» **TASK OBJECTIVE**
The records are to be restated in their entirety, word for word.

» **GIVEN INFORMATION**
--- Begin ---

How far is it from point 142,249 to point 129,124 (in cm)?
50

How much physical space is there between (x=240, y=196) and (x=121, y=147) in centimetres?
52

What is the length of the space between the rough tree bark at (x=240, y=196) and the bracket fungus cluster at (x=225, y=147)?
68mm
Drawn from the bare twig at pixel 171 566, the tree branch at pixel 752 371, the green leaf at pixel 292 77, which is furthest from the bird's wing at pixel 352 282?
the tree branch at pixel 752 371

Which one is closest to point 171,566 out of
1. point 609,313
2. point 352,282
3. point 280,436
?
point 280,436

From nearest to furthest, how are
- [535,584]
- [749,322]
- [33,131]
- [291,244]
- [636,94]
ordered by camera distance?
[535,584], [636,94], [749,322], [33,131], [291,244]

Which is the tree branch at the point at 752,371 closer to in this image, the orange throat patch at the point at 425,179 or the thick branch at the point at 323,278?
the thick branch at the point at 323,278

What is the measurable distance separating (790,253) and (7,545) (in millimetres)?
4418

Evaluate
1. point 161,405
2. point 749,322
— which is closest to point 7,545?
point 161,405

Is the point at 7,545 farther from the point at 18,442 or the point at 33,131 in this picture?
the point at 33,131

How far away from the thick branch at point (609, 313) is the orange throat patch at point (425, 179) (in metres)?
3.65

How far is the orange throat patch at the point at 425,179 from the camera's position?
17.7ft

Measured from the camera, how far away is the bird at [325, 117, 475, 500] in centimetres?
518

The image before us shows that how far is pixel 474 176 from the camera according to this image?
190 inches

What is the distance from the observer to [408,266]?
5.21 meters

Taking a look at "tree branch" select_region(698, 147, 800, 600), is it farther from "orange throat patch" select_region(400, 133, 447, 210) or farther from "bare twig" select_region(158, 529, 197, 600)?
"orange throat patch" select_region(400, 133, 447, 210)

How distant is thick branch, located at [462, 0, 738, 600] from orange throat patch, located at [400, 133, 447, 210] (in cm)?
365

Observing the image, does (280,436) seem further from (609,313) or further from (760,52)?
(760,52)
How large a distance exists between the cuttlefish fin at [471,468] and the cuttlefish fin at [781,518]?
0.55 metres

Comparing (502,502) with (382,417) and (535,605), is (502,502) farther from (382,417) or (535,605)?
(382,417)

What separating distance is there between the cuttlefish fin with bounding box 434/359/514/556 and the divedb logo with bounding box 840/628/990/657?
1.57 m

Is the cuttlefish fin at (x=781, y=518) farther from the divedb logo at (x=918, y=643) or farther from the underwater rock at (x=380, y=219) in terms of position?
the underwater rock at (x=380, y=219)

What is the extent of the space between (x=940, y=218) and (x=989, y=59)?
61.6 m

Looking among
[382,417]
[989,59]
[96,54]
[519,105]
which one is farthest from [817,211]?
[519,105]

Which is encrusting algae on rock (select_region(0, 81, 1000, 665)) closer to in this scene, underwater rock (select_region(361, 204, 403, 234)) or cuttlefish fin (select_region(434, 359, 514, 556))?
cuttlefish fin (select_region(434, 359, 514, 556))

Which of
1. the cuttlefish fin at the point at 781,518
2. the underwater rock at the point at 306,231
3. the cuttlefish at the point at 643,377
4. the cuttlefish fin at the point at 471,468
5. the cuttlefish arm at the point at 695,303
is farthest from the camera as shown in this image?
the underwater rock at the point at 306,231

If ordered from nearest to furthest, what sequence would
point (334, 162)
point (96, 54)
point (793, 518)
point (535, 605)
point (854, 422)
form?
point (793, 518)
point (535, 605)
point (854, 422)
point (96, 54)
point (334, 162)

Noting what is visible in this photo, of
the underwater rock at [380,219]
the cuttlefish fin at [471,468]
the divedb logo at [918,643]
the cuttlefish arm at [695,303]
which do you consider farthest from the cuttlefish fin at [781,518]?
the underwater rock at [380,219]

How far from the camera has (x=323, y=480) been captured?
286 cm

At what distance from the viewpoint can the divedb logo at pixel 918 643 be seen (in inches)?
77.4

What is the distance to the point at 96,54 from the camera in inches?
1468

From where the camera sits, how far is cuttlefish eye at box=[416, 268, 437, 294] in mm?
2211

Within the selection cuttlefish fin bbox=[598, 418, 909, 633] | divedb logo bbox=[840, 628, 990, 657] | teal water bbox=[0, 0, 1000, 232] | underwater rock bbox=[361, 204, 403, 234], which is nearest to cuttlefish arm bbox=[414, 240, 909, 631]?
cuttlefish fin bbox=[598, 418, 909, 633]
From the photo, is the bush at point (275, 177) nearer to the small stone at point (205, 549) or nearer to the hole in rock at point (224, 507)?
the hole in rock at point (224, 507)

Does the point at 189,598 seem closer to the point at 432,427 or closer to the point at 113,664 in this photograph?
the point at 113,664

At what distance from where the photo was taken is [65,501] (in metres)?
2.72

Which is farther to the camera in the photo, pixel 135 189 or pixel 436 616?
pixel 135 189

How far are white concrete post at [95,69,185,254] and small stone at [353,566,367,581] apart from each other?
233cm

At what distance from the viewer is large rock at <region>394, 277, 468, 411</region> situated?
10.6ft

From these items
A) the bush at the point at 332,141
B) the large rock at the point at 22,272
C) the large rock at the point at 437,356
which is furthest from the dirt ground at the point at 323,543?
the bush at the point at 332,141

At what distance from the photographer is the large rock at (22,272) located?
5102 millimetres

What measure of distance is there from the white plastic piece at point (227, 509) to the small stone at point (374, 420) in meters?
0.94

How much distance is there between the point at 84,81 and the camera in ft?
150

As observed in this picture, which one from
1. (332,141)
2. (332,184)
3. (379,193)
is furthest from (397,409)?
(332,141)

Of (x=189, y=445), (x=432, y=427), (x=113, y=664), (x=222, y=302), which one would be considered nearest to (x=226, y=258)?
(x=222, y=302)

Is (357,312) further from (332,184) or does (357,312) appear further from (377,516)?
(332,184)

--- End ---

» **RESULT OF THIS TASK**
How far is it from point 142,249 to point 129,124 (in cm)?
50

How much physical space is there between (x=240, y=196) and (x=121, y=147) in centimetres?
52

What is the length of the space between the rough tree bark at (x=240, y=196) and the bracket fungus cluster at (x=225, y=147)?
68mm
Drawn from the bare twig at pixel 171 566, the tree branch at pixel 752 371, the green leaf at pixel 292 77, which is furthest from the bird's wing at pixel 352 282?
the tree branch at pixel 752 371

Which one is closest to point 171,566 out of
1. point 609,313
2. point 352,282
3. point 280,436
?
point 280,436

From nearest to furthest, how are
- [535,584]
- [749,322]
- [33,131]
- [291,244]
- [636,94]
ordered by camera distance?
[535,584], [636,94], [749,322], [33,131], [291,244]

Which is the tree branch at the point at 752,371 closer to in this image, the orange throat patch at the point at 425,179 or the thick branch at the point at 323,278?
the thick branch at the point at 323,278

What is the measurable distance separating (790,253) and (7,545) (in millimetres)?
4418

Evaluate
1. point 161,405
2. point 749,322
— which is closest to point 7,545?
point 161,405

Is the point at 7,545 farther from the point at 18,442 or the point at 33,131 in this picture?
the point at 33,131

How far away from the thick branch at point (609, 313) is the orange throat patch at point (425, 179) (in metres)?
3.65

How far is the orange throat patch at the point at 425,179 from the camera's position?
17.7ft

Measured from the camera, how far away is the bird at [325, 117, 475, 500] in centimetres?
518

The image before us shows that how far is pixel 474 176 from the camera according to this image?
190 inches

What is the distance from the observer to [408,266]?
5.21 meters

Taking a look at "tree branch" select_region(698, 147, 800, 600), is it farther from "orange throat patch" select_region(400, 133, 447, 210) or farther from "bare twig" select_region(158, 529, 197, 600)?
"orange throat patch" select_region(400, 133, 447, 210)

How distant is thick branch, located at [462, 0, 738, 600] from orange throat patch, located at [400, 133, 447, 210] (in cm)?
365

Observing the image, does (280,436) seem further from (609,313) or further from (760,52)?
(760,52)
How large a distance exists between the cuttlefish fin at [471,468] and the cuttlefish fin at [781,518]?
0.55 metres

Comparing (502,502) with (382,417) and (535,605), is (502,502) farther from (382,417) or (535,605)?
(382,417)

What separating distance is there between the cuttlefish fin with bounding box 434/359/514/556 and the divedb logo with bounding box 840/628/990/657?
1.57 m

Is the cuttlefish fin at (x=781, y=518) farther from the divedb logo at (x=918, y=643) or farther from the underwater rock at (x=380, y=219) in terms of position?
the underwater rock at (x=380, y=219)

What is the extent of the space between (x=940, y=218) and (x=989, y=59)?
61.6 m

Looking among
[382,417]
[989,59]
[96,54]
[519,105]
which one is farthest from [817,211]?
[519,105]

Which is encrusting algae on rock (select_region(0, 81, 1000, 665)) closer to in this scene, underwater rock (select_region(361, 204, 403, 234)) or cuttlefish fin (select_region(434, 359, 514, 556))?
cuttlefish fin (select_region(434, 359, 514, 556))

Which of
1. the cuttlefish fin at the point at 781,518
2. the underwater rock at the point at 306,231
3. the cuttlefish at the point at 643,377
4. the cuttlefish fin at the point at 471,468
5. the cuttlefish arm at the point at 695,303
is farthest from the camera as shown in this image?
the underwater rock at the point at 306,231

If ordered from nearest to furthest, what sequence would
point (334, 162)
point (96, 54)
point (793, 518)
point (535, 605)
point (854, 422)
form?
point (793, 518)
point (535, 605)
point (854, 422)
point (96, 54)
point (334, 162)

Noting what is visible in this photo, of
the underwater rock at [380,219]
the cuttlefish fin at [471,468]
the divedb logo at [918,643]
the cuttlefish arm at [695,303]
which do you consider farthest from the cuttlefish fin at [781,518]?
the underwater rock at [380,219]

How far from the camera has (x=323, y=480) been captured?
286 cm

At what distance from the viewpoint can the divedb logo at pixel 918 643 be seen (in inches)?
77.4

What is the distance to the point at 96,54 from the camera in inches?
1468

From where the camera sits, how far is cuttlefish eye at box=[416, 268, 437, 294] in mm?
2211

Within the selection cuttlefish fin bbox=[598, 418, 909, 633] | divedb logo bbox=[840, 628, 990, 657] | teal water bbox=[0, 0, 1000, 232] | underwater rock bbox=[361, 204, 403, 234], which is nearest to cuttlefish arm bbox=[414, 240, 909, 631]?
cuttlefish fin bbox=[598, 418, 909, 633]
From the photo, is the bush at point (275, 177) nearer to the small stone at point (205, 549) or nearer to the hole in rock at point (224, 507)?
the hole in rock at point (224, 507)

Does the point at 189,598 seem closer to the point at 432,427 or closer to the point at 113,664 in this photograph?
the point at 113,664

At what distance from where the photo was taken is [65,501] (in metres)?
2.72

Which is farther to the camera in the photo, pixel 135 189 or pixel 436 616?
pixel 135 189

How far are white concrete post at [95,69,185,254] and small stone at [353,566,367,581] apart from each other?
233cm

At what distance from the viewer is large rock at <region>394, 277, 468, 411</region> situated?
10.6ft

From these items
A) the bush at the point at 332,141
B) the large rock at the point at 22,272
C) the large rock at the point at 437,356
which is furthest from the dirt ground at the point at 323,543?
the bush at the point at 332,141

At what distance from the photographer is the large rock at (22,272) located?
5102 millimetres

What measure of distance is there from the white plastic piece at point (227, 509) to the small stone at point (374, 420) in meters?
0.94

How much distance is there between the point at 84,81 and the camera in ft?
150

As observed in this picture, which one from
1. (332,141)
2. (332,184)
3. (379,193)
is furthest from (397,409)?
(332,141)

Of (x=189, y=445), (x=432, y=427), (x=113, y=664), (x=222, y=302), which one would be considered nearest to (x=226, y=258)?
(x=222, y=302)

Is (357,312) further from (332,184) or does (357,312) appear further from (377,516)?
(332,184)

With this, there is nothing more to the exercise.